Work task
Look below for the line containing "Hand Sanitizer Your" and the line containing "I Turn Coffee", then set down both and every line between them exactly, without pictures.

Source material
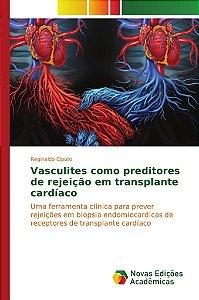 Vasculites como preditores de rejeição em transplante cardía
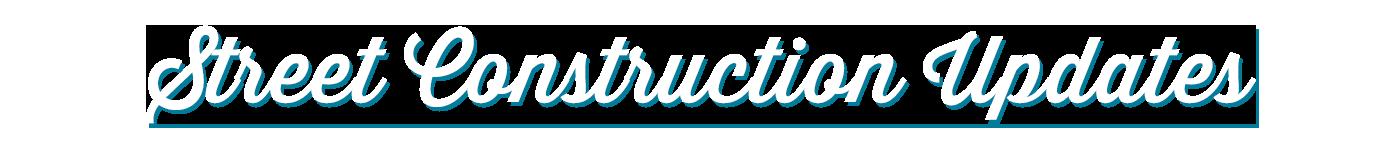 Street Construction Updates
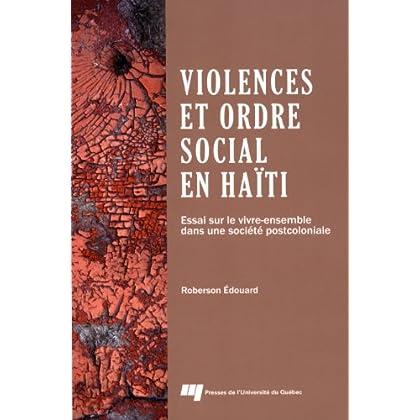 Violences et ordre social en Haïti : Essai sur le vivre-ensemble dans une société postcoloniale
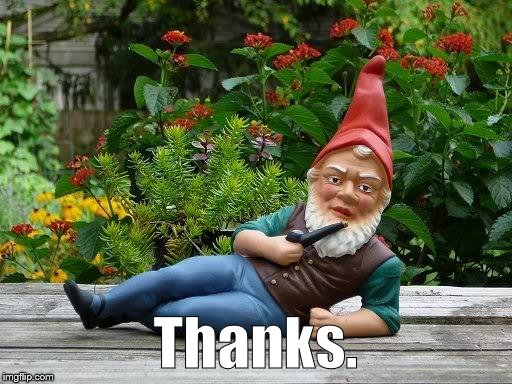 Thief gnome | Thanks. | image tagged in thief gnome | made w/ Imgflip meme maker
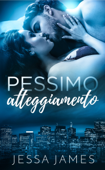 Download and Read Online Pessimo atteggiamento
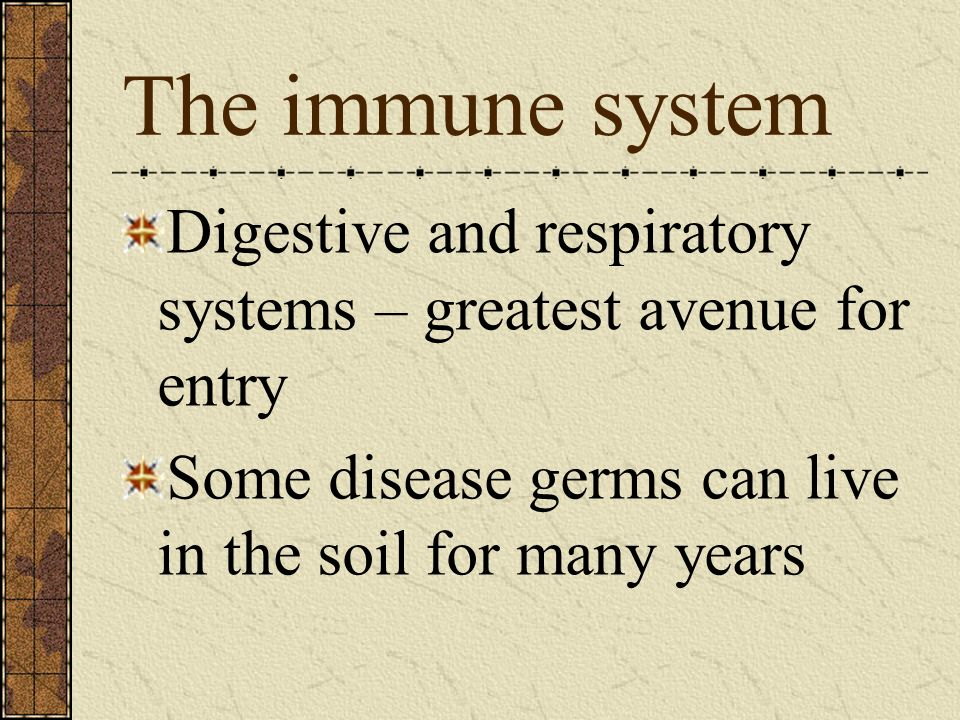 The immune system Digestive and respiratory systems – greatest avenue for entry Some disease germs can live in the soil for many years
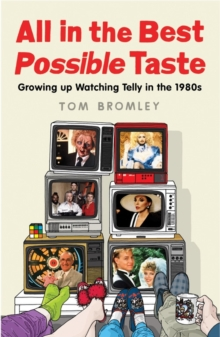 All in the Best Possible Taste : Growing Up Watching Telly in the Eighties, Paperback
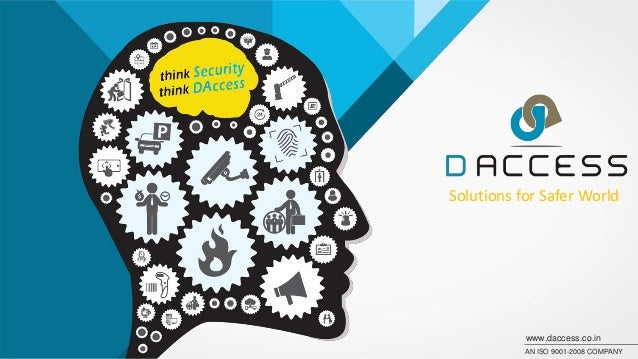 Solutions for Safer World  www.daccess.co.in  AN ISO 9001-2008 COMPANY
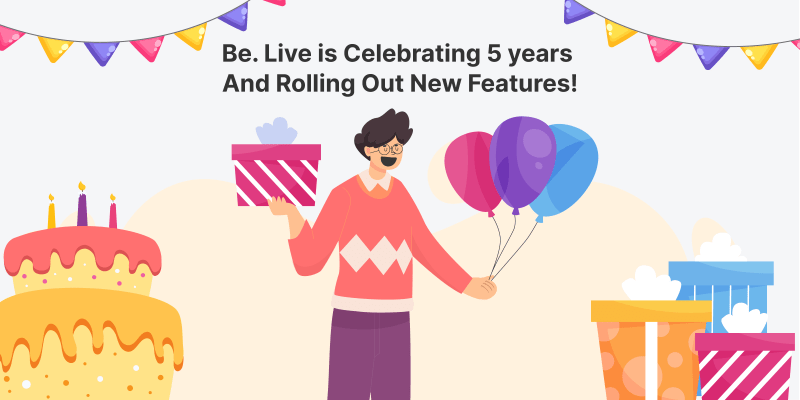 Be.Live is Celebrating 5 years And Rolling Out New Features!
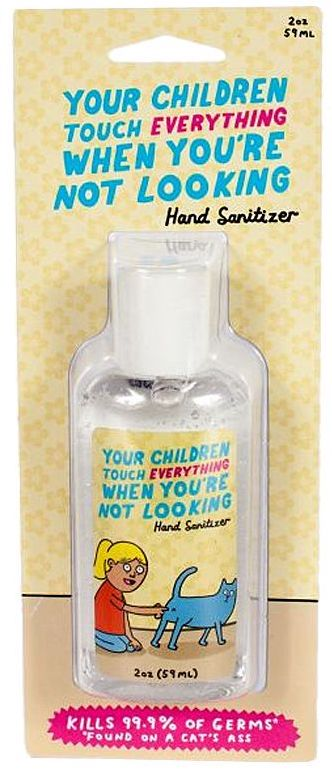 Hand Sanitizer Your Children touch everything when you're not looking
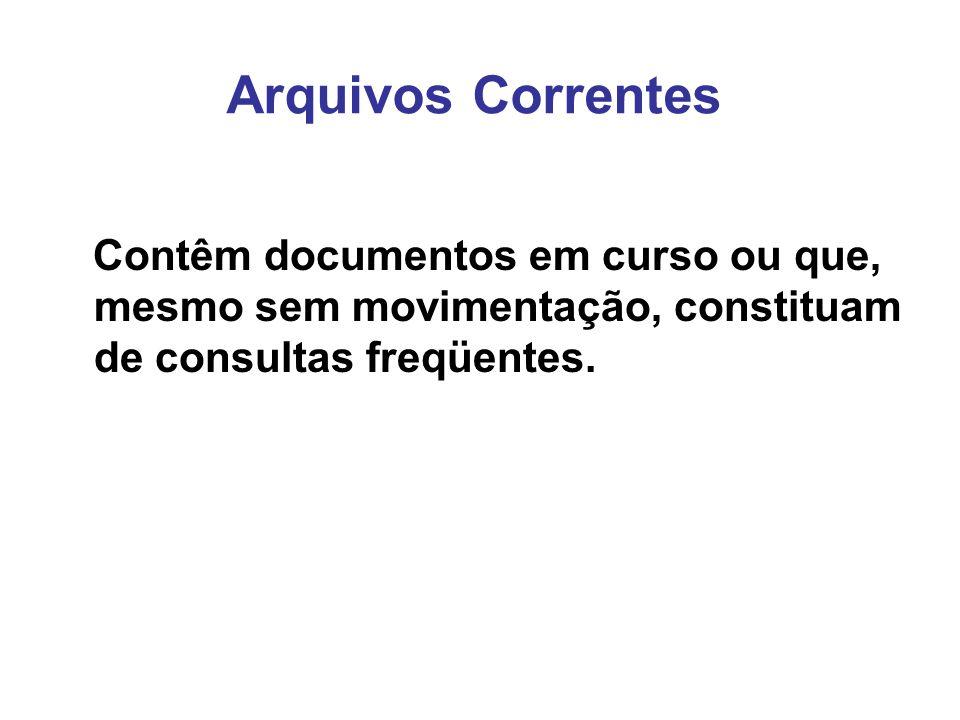 Arquivos Correntes Contêm documentos em curso ou que, mesmo sem movimentação, constituam de consultas freqüentes.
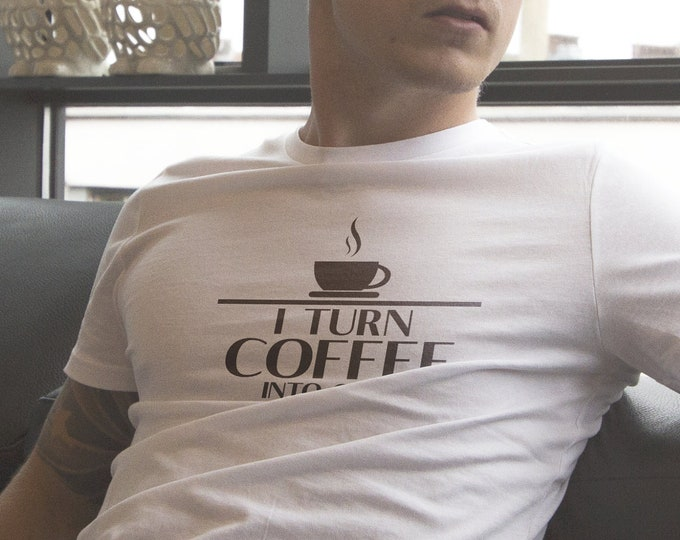 I Turn Coffee into code - Funny Tshirt with multiple variations for hardcore programmers / coders / computer slaves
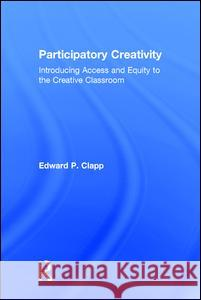 Participatory Creativity: Introducing Access and Equity to the Creative Classroom Edward P. Clapp 9781138945241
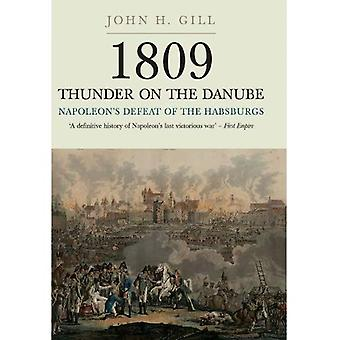 Thunder on the Danube: Vol I: Napoleon's Defeat of the Habsburg: 1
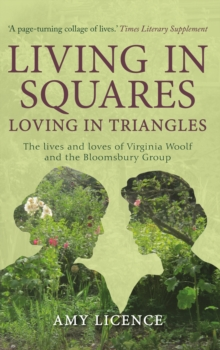 Living in Squares, Loving in Triangles : The Lives and Loves of Viginia Woolf and the Bloomsbury Group, Paperback / softback Book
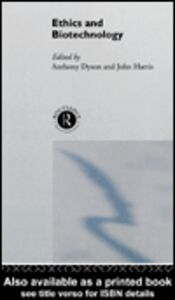 Ebook in inglese Ethics & Biotechnology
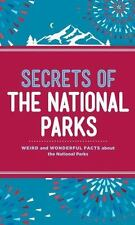 Secrets of the National Parks: Weird and Wonderful Facts About America's Natural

Exercise solution
 Hand Sanitizer Your Children touch everything when you're not looking
 Arquivos Correntes Contêm documentos em curso ou que, mesmo sem movimentação, constituam de consultas freqüentes.
 I Turn Coffee into code - Funny Tshirt with multiple variations for hardcore programmers / coders / computer slaves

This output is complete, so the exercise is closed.